Üstadımız hazretleri işaratül i'cazda ne güzel
ifade etmiş "..yüksek hissiyat ile güzel ahlâkın neşv ü neması, ancak
mücahede ve içtihad ile olur."


"AHLÂKIN EN GÜZELİ ALLAH'IN YÜCE AHLÂKIDIR"
Bir
hadîsinde Hz. Peygamber (asm): "Allah'ın ahlâkı ile ahlâklanın"
buyurur. Mesela Allah'ın (c.c) sıfatlarından biri "Gafûr"dur. Günahları
bağışlayıcı demektir. Bu sıfatla sıfatlanan bir kimse kusurları
bağışlayıcı olmalıdır. Diğer bir sıfatı "Halîm"dir. Bu sıfatı
kendisinde huy edinen bir kimse sert olmamalı, yumuşak başlı ve
mütevazi olmalıdır. Yine Allah'ın (c.c) sıfatlarından biri "Settar"dır.
Yani günahları örtücüdür. Müslüman da, din kardeşinin kusurunu
örtmelidir. Allah (c.c) "Kerîm"dir, "Rahîm"dir. Yani lütfu, ihsanı bol
ve merhameti çoktur. Müslüman da, cömert ve merhametli olmalıdır! Yani
bütün hareket ve davranışları hikmetli, isabetli ve Allah'ın rızasına
uygun olmalıdır. Böylece Allah'ın güzel ahlâkıyla ahlâklanmış olur.

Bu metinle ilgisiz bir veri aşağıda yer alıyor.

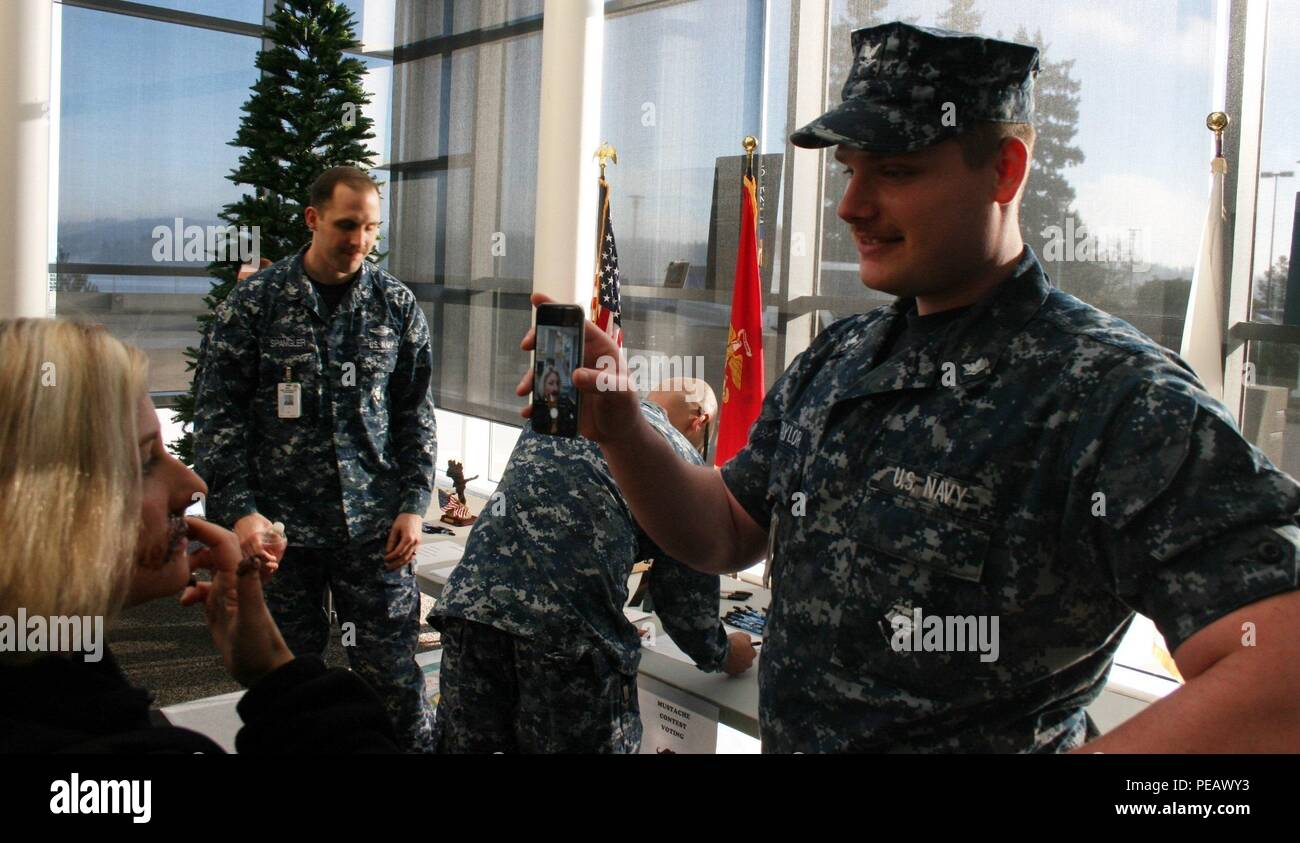It was 'Movember' at Naval Hospital Bremerton's as the month-long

İşte Allah'ın sevdikleri ve Allah'a yakın sevgili kullar esma-i hüsnanın tecellisine mazhar olurlar, güzel ahlâk sahibi olurlar


GÜZEL AHLÂKIN ALÂMETLERİ
Bedîüzzaman
hazretleri "güzel ahlâk insana güzel fikirler verir. Fena ahlâk sahibi
ise fena düşündüğünden fena levhalar görür" diyerek güzel düşünmeyi ve
güzel bakmayı güzel ahlâkın alâmeti olarak gösterirken, kötü düşünce
menbaını da kötü ahlâk olarak belirlemiştir..
İnsaflı olmak,
insanların hatasını görmemek, hüsnü zan etmek, su-i zandan kaçınmak,
arkadaşlarının eziyetlerine göğüs germek, onlardan şikayetçi olmamak,
hep kendi ayıp ve kusurlarıyla meşgul olmak, kendi nefsini kınamak,
güler yüzlü olup, herkesle yumuşak konuşmak güzel ahlâkın en bariz
alametlerindendir.
Güzel ahlâklı kimse, edeplidir az konuşur, hatası
azdır, gıybet etmez, Allah için sever, Allah için buğzeder, emanete
riayet eder, komşu ve arkadaşını korur. Bütün hasletlerin başı ise
hayadır.


AHLÂKÎ ÇÖKÜŞE SEBEP SIKINTI, ZULÜM VE YEİSTİR
İman
zayıflığı ve namazsızlık ile hasıl olan ruhî sıkıntılar ve zulme
uğramak ahlâkın bozulması ve sefahate önde gösterilen sebeplerdendir.
Zira sıkıntı ve zulme uğrayanda ekseriya ümitsizlik hasıl olur. Yeis
ise güzel ahlâkı kötü ahlâka değiştirebilecek kadar şedid bir zehirdir!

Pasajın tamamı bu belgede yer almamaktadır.